Rewrite every line of the items below with "beach shelter" changed to "beach hut" and everything else left as it is.

---------- Data for processing ----------

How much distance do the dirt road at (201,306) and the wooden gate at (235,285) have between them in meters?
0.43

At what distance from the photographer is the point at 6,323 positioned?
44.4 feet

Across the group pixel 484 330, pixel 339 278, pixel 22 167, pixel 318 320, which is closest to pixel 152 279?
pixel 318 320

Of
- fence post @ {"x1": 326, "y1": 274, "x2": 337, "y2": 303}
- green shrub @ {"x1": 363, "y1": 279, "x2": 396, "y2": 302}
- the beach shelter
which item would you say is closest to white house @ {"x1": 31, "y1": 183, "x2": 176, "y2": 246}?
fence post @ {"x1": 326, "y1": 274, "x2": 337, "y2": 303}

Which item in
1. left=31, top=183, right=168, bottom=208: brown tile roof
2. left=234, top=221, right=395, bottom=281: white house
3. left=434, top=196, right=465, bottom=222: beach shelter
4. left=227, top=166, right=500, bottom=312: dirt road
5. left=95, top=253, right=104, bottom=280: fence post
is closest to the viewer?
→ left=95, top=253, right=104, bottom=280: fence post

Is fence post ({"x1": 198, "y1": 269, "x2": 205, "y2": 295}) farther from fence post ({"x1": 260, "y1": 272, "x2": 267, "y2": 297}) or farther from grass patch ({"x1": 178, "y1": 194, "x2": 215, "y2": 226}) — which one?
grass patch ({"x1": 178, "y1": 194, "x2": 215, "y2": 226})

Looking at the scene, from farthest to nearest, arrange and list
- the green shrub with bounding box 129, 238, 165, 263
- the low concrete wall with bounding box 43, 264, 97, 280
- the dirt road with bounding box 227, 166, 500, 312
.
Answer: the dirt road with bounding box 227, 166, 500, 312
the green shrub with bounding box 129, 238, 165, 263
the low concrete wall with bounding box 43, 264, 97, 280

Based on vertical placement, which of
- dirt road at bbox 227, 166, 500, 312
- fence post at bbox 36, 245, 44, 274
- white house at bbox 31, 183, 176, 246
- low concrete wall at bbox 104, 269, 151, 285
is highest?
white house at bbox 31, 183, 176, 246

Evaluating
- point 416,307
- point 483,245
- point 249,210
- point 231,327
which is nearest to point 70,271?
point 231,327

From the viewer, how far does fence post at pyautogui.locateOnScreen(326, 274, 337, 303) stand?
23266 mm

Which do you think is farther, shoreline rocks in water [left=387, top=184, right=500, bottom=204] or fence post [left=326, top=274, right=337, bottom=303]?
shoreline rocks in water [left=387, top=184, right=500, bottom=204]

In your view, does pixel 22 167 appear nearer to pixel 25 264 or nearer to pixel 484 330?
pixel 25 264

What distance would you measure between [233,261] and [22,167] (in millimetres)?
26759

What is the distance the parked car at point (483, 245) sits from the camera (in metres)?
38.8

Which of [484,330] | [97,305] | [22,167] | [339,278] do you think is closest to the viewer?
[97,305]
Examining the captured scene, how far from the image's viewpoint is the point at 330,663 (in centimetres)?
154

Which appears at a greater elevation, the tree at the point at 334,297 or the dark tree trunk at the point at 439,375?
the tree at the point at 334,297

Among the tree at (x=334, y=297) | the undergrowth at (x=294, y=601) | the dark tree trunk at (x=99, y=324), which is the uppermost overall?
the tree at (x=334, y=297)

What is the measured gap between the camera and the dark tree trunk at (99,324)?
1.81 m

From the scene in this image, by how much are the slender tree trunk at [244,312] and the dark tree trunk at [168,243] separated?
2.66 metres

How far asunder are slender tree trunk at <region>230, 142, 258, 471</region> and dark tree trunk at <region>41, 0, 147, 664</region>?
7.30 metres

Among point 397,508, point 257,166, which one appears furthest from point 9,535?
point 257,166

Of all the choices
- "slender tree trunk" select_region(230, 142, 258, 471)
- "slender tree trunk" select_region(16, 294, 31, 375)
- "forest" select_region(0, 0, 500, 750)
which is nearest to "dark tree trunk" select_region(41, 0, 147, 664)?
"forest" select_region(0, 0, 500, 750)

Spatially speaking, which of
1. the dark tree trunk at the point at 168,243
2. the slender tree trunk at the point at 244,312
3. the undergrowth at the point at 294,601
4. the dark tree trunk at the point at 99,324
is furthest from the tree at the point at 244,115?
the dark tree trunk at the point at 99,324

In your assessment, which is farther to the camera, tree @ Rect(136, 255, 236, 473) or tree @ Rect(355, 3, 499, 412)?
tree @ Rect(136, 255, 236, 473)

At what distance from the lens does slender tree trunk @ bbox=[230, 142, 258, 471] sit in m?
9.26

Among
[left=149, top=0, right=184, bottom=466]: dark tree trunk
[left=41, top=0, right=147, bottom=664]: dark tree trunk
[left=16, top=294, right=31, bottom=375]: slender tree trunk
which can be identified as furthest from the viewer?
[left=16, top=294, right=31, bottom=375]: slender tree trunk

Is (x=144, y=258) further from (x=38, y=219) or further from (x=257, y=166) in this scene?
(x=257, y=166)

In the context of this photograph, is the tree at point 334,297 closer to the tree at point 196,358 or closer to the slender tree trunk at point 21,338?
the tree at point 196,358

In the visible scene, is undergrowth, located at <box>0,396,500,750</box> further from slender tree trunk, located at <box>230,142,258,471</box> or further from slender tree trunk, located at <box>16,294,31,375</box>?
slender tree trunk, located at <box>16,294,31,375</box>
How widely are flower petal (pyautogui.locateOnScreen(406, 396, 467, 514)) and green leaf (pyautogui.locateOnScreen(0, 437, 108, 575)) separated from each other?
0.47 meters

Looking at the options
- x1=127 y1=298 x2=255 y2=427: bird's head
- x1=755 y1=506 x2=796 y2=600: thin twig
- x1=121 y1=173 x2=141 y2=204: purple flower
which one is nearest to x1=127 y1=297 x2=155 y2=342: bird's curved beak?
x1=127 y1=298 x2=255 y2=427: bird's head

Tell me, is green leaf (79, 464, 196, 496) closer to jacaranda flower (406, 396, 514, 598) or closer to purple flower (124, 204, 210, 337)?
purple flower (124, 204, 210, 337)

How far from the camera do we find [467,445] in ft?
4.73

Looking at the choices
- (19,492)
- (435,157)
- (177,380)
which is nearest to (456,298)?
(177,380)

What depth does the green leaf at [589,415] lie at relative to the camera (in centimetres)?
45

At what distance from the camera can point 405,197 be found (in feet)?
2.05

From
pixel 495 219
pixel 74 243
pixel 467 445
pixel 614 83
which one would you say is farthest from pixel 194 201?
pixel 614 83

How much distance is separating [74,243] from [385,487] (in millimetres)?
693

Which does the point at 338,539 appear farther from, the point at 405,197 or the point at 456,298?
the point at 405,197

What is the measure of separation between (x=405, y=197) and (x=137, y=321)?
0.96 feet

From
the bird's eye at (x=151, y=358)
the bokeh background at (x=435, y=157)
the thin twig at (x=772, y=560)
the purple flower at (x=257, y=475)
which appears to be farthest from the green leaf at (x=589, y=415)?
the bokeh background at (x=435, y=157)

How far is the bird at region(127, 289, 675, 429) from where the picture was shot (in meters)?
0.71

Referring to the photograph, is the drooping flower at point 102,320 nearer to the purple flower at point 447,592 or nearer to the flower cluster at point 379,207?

----------

__Solution to this task__:
How much distance do the dirt road at (201,306) and the wooden gate at (235,285) have between them in meters?
0.43

At what distance from the photographer is the point at 6,323 positioned?
44.4 feet

Across the group pixel 484 330, pixel 339 278, pixel 22 167, pixel 318 320, which is closest to pixel 152 279?
pixel 318 320

Of
- fence post @ {"x1": 326, "y1": 274, "x2": 337, "y2": 303}
- green shrub @ {"x1": 363, "y1": 279, "x2": 396, "y2": 302}
- the beach hut
which item would you say is closest to white house @ {"x1": 31, "y1": 183, "x2": 176, "y2": 246}?
fence post @ {"x1": 326, "y1": 274, "x2": 337, "y2": 303}

Which item in
1. left=31, top=183, right=168, bottom=208: brown tile roof
2. left=234, top=221, right=395, bottom=281: white house
3. left=434, top=196, right=465, bottom=222: beach hut
4. left=227, top=166, right=500, bottom=312: dirt road
5. left=95, top=253, right=104, bottom=280: fence post
is closest to the viewer?
→ left=95, top=253, right=104, bottom=280: fence post

Is fence post ({"x1": 198, "y1": 269, "x2": 205, "y2": 295}) farther from fence post ({"x1": 260, "y1": 272, "x2": 267, "y2": 297}) or farther from grass patch ({"x1": 178, "y1": 194, "x2": 215, "y2": 226}) — which one?
grass patch ({"x1": 178, "y1": 194, "x2": 215, "y2": 226})

Looking at the scene, from farthest to nearest, arrange and list
- the green shrub with bounding box 129, 238, 165, 263
- the low concrete wall with bounding box 43, 264, 97, 280
- the dirt road with bounding box 227, 166, 500, 312
.
Answer: the dirt road with bounding box 227, 166, 500, 312
the green shrub with bounding box 129, 238, 165, 263
the low concrete wall with bounding box 43, 264, 97, 280

Based on vertical placement, which of
- dirt road at bbox 227, 166, 500, 312
- fence post at bbox 36, 245, 44, 274
- white house at bbox 31, 183, 176, 246
- low concrete wall at bbox 104, 269, 151, 285
is highest?
white house at bbox 31, 183, 176, 246

Evaluating
- point 416,307
- point 483,245
- point 249,210
- point 231,327
which is nearest to point 70,271?
point 231,327

From the viewer, how far does fence post at pyautogui.locateOnScreen(326, 274, 337, 303) stand?
23266 mm

Which do you think is farther, shoreline rocks in water [left=387, top=184, right=500, bottom=204] or fence post [left=326, top=274, right=337, bottom=303]?
shoreline rocks in water [left=387, top=184, right=500, bottom=204]

In your view, does pixel 22 167 appear nearer to pixel 25 264 or nearer to pixel 484 330?
pixel 25 264

What distance would you measure between [233,261] and [22,167] (in millimetres)?
26759

What is the distance the parked car at point (483, 245) sits from the camera (in metres)?
38.8

Which of [484,330] | [97,305] | [22,167] | [339,278] do you think is closest to the viewer?
[97,305]
Examining the captured scene, how far from the image's viewpoint is the point at 330,663 (in centimetres)?
154

Which appears at a greater elevation, the tree at the point at 334,297 or the dark tree trunk at the point at 439,375?
the tree at the point at 334,297

Among the tree at (x=334, y=297) | the undergrowth at (x=294, y=601) | the dark tree trunk at (x=99, y=324), which is the uppermost overall?
the tree at (x=334, y=297)

What is the measured gap between the camera and the dark tree trunk at (99,324)?
1.81 m

From the scene in this image, by how much are the slender tree trunk at [244,312] and the dark tree trunk at [168,243] separated?
2.66 metres

How far asunder are slender tree trunk at <region>230, 142, 258, 471</region> and dark tree trunk at <region>41, 0, 147, 664</region>?
7.30 metres

Among point 397,508, point 257,166, which one appears furthest from point 9,535?
point 257,166

Of all the choices
- "slender tree trunk" select_region(230, 142, 258, 471)
- "slender tree trunk" select_region(16, 294, 31, 375)
- "forest" select_region(0, 0, 500, 750)
which is nearest to "dark tree trunk" select_region(41, 0, 147, 664)?
"forest" select_region(0, 0, 500, 750)

Spatially speaking, which of
1. the dark tree trunk at the point at 168,243
2. the slender tree trunk at the point at 244,312
3. the undergrowth at the point at 294,601
4. the dark tree trunk at the point at 99,324
is furthest from the tree at the point at 244,115?
the dark tree trunk at the point at 99,324

In your assessment, which is farther to the camera, tree @ Rect(136, 255, 236, 473) or tree @ Rect(355, 3, 499, 412)?
tree @ Rect(136, 255, 236, 473)

At what distance from the lens does slender tree trunk @ bbox=[230, 142, 258, 471] sit in m?
9.26

Among
[left=149, top=0, right=184, bottom=466]: dark tree trunk
[left=41, top=0, right=147, bottom=664]: dark tree trunk
[left=16, top=294, right=31, bottom=375]: slender tree trunk
which can be identified as furthest from the viewer?
[left=16, top=294, right=31, bottom=375]: slender tree trunk

Is (x=144, y=258) further from (x=38, y=219) or further from (x=257, y=166) in this scene?
(x=257, y=166)

In the context of this photograph, is the tree at point 334,297 closer to the tree at point 196,358 or closer to the slender tree trunk at point 21,338?
the tree at point 196,358

In the visible scene, is undergrowth, located at <box>0,396,500,750</box> further from slender tree trunk, located at <box>230,142,258,471</box> or further from slender tree trunk, located at <box>16,294,31,375</box>?
slender tree trunk, located at <box>16,294,31,375</box>
How widely are flower petal (pyautogui.locateOnScreen(406, 396, 467, 514)) and green leaf (pyautogui.locateOnScreen(0, 437, 108, 575)) separated from each other?
0.47 meters

Looking at the options
- x1=127 y1=298 x2=255 y2=427: bird's head
- x1=755 y1=506 x2=796 y2=600: thin twig
- x1=121 y1=173 x2=141 y2=204: purple flower
which one is nearest to x1=127 y1=297 x2=155 y2=342: bird's curved beak?
x1=127 y1=298 x2=255 y2=427: bird's head

Tell me, is green leaf (79, 464, 196, 496) closer to jacaranda flower (406, 396, 514, 598) or closer to purple flower (124, 204, 210, 337)?
purple flower (124, 204, 210, 337)

How far from the camera do we find [467,445] in ft?
4.73

Looking at the choices
- (19,492)
- (435,157)
- (177,380)
which is nearest to (456,298)?
(177,380)

What depth does the green leaf at [589,415] lie at relative to the camera (in centimetres)?
45

At what distance from the camera can point 405,197 be found (in feet)?
2.05

From
pixel 495 219
pixel 74 243
pixel 467 445
pixel 614 83
which one would you say is farthest from pixel 194 201?
pixel 614 83

How much distance is separating [74,243] from [385,487] (in millimetres)?
693

Which does the point at 338,539 appear farther from, the point at 405,197 or the point at 456,298?
the point at 405,197

What is the measure of separation between (x=405, y=197) and (x=137, y=321)?
0.96 feet

From
the bird's eye at (x=151, y=358)
the bokeh background at (x=435, y=157)
the thin twig at (x=772, y=560)
the purple flower at (x=257, y=475)
which appears to be farthest from the green leaf at (x=589, y=415)?
the bokeh background at (x=435, y=157)

How far is the bird at region(127, 289, 675, 429) from where the picture was shot (in meters)?
0.71

Referring to the photograph, is the drooping flower at point 102,320 nearer to the purple flower at point 447,592 or nearer to the flower cluster at point 379,207?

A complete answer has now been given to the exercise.